There are a lot of considerations here, many mostly accidental (e.g., consequences of erasure and the primitive/reference divide).

The three-arg functional reduce form is functionally equivalent to the two-arg form, except that there are some constructions that are more efficient to handle in the three arg form. However, the best example we came up with, Joe's string compare, suffers because he had to use boxing. So we're currently in a place where the best example to support this form has other defects that make the form hard to support. And, any form of functional reduce on a reference would likely result in a lot of object creation, so the optimization of eliding some of the mapping would have to overcome that.

Further, one can still handle this without boxing using collect() and an explicit mutable result holder. On the other hand, if/when the language acquires tuples, it will be a very different story, and this form would become infinitely more useful.

So I think the evidence weighs slightly in favor of ditching this form for now (though I'd feel better if people didn't have to use either an ad-hoc class or a single-element array as the data box when using the collect() form.)

Secondarily, ditching the three-arg form from Stream would remove one element of support for naming reduce and collect differently; part of the motivation for a different name was that the three-arg collect and three-arg reduce overloaded very poorly if they had the same name.

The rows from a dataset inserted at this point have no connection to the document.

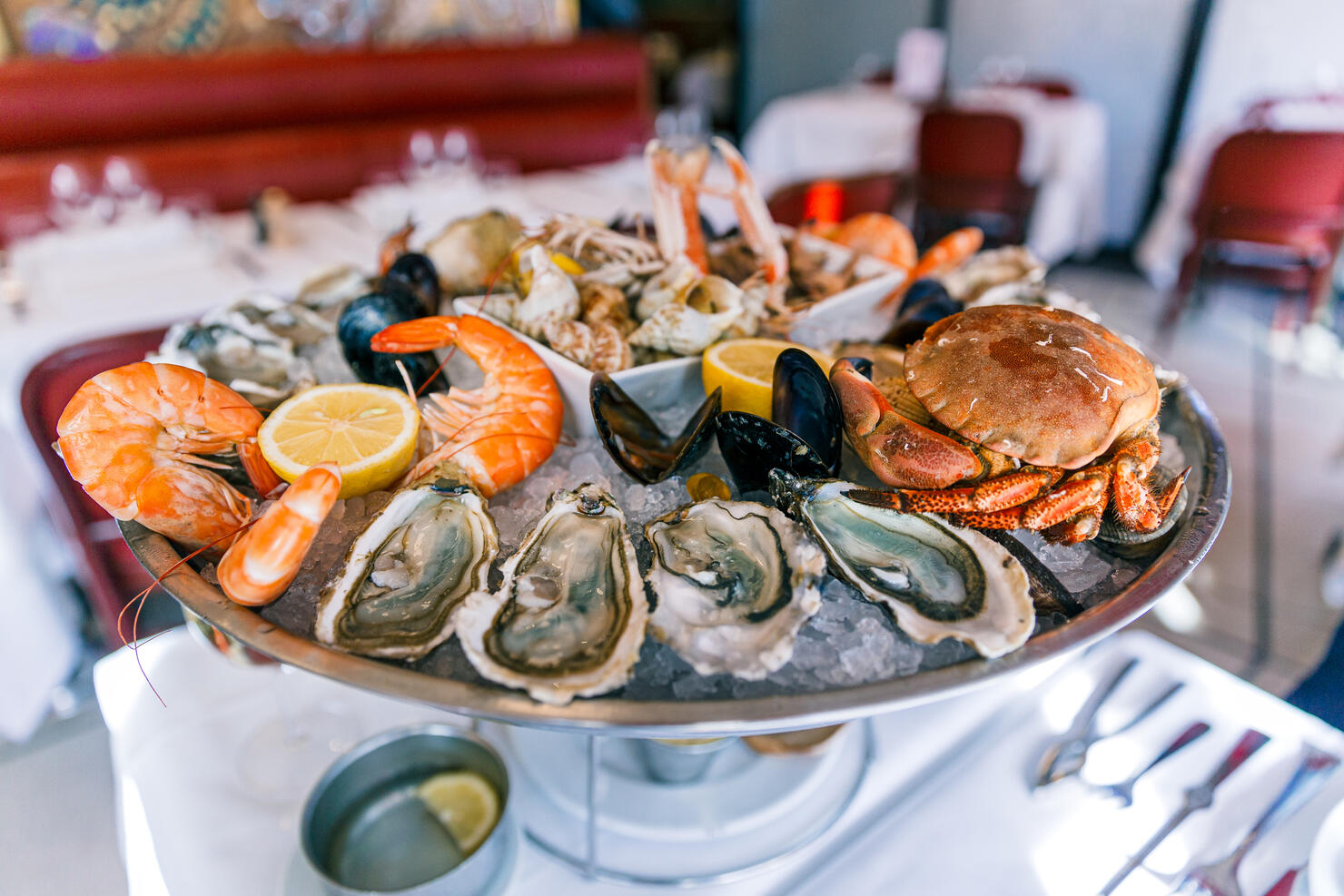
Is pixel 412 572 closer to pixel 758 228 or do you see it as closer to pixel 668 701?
pixel 668 701

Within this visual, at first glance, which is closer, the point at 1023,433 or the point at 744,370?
the point at 1023,433

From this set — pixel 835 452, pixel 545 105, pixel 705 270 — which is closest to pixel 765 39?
pixel 545 105

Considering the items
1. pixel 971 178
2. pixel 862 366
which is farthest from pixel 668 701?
pixel 971 178

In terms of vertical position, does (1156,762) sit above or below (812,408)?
below

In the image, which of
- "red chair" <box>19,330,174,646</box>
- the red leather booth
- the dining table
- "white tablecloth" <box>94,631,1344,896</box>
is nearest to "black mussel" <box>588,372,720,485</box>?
"white tablecloth" <box>94,631,1344,896</box>

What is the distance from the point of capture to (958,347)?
916 millimetres

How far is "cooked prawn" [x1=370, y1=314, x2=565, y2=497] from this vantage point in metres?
0.92

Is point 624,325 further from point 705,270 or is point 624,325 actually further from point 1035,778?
point 1035,778

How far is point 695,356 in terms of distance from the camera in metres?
1.07

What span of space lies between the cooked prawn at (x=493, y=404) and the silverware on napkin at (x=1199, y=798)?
0.90 metres

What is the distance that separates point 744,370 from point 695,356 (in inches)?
4.0

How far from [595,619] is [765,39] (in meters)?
8.03

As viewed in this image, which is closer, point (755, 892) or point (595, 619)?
point (595, 619)

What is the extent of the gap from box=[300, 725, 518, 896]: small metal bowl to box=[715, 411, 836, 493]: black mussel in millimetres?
514
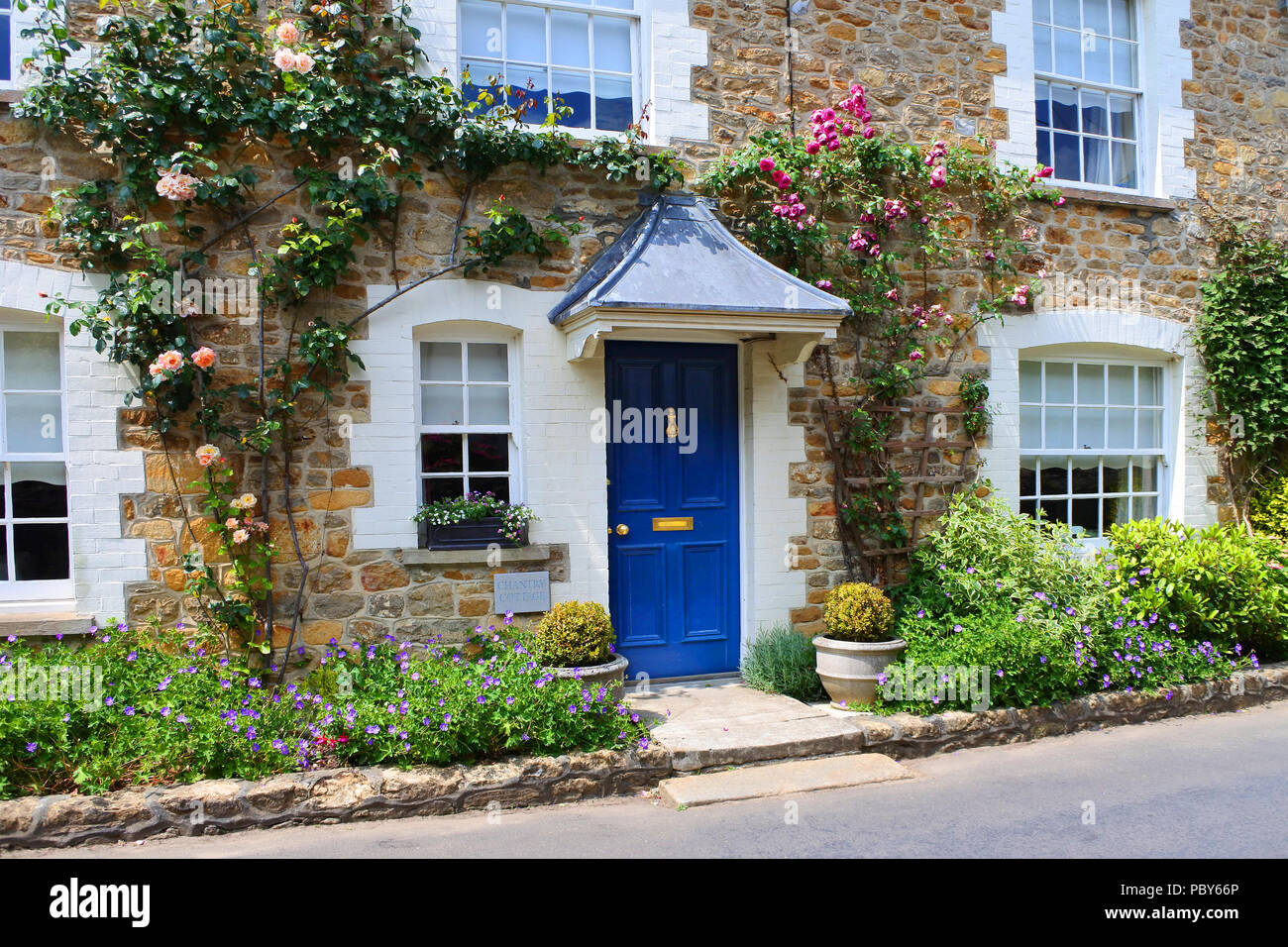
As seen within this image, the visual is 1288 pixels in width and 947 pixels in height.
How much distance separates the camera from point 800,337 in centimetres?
652

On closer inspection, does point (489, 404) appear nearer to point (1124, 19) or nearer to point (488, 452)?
point (488, 452)

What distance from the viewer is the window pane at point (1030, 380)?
26.3 ft

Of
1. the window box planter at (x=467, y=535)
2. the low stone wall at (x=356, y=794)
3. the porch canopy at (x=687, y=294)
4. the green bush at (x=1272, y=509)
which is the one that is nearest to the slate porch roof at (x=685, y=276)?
the porch canopy at (x=687, y=294)

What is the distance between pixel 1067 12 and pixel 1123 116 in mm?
1046

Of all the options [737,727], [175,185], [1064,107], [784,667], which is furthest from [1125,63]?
[175,185]

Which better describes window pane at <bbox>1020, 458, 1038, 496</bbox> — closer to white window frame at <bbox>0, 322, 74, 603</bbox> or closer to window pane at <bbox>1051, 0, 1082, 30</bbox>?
window pane at <bbox>1051, 0, 1082, 30</bbox>

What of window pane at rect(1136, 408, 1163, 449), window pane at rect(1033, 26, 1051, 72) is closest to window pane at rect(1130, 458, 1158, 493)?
window pane at rect(1136, 408, 1163, 449)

However, I think we should resist the temptation to act on this. I think (a) there is pedagogical value in separating function and mutable reduce forms, and (b) if we do this, we slam the door on the more flexible version, which will badly bite us in a tupled future.

We might still consider the three-arg version for IntStream. That's the case where Joe's example works.

On 2/11/2013 11:41 AM, Brian Goetz wrote:

Now that we've added all the shapes of map() to Stream (map to ref/int/long/double), and we've separated functional reduce (currently called reduce) from mutable reduce (currently called collect), I think that leaves room for taking out one of the reduce methods from Stream:

U reduce(U identity, BiFunction<U, ? super T, U> accumulator, BinaryOperator reducer); This is the one that confuses everyone anyway, and I don't think we need it any more. The argument for having this form instead of discrete map+reduce are: - fused map+reduce reduces boxing - this three-arg form can also fold filtering into the accumulation However, since we now have primitive-bearing map methods, and we can do filtering before and after the map, is this form really carrying its weight? Specifically because people find it counterintuitive, we should consider dropping it and guiding people towards map+reduce. For example, "sum of pages" over a stream of Documents is better written as: docs.map(Document::getPageCount).sum() rather than docs.reduce(0, (count, d) -> count + d.getPageCount(), Integer::sum) The big place where we need three-arg reduce is when we're folding into a mutable store. But that's now handled by collect(). Have I missed any use cases that would justify keeping this form?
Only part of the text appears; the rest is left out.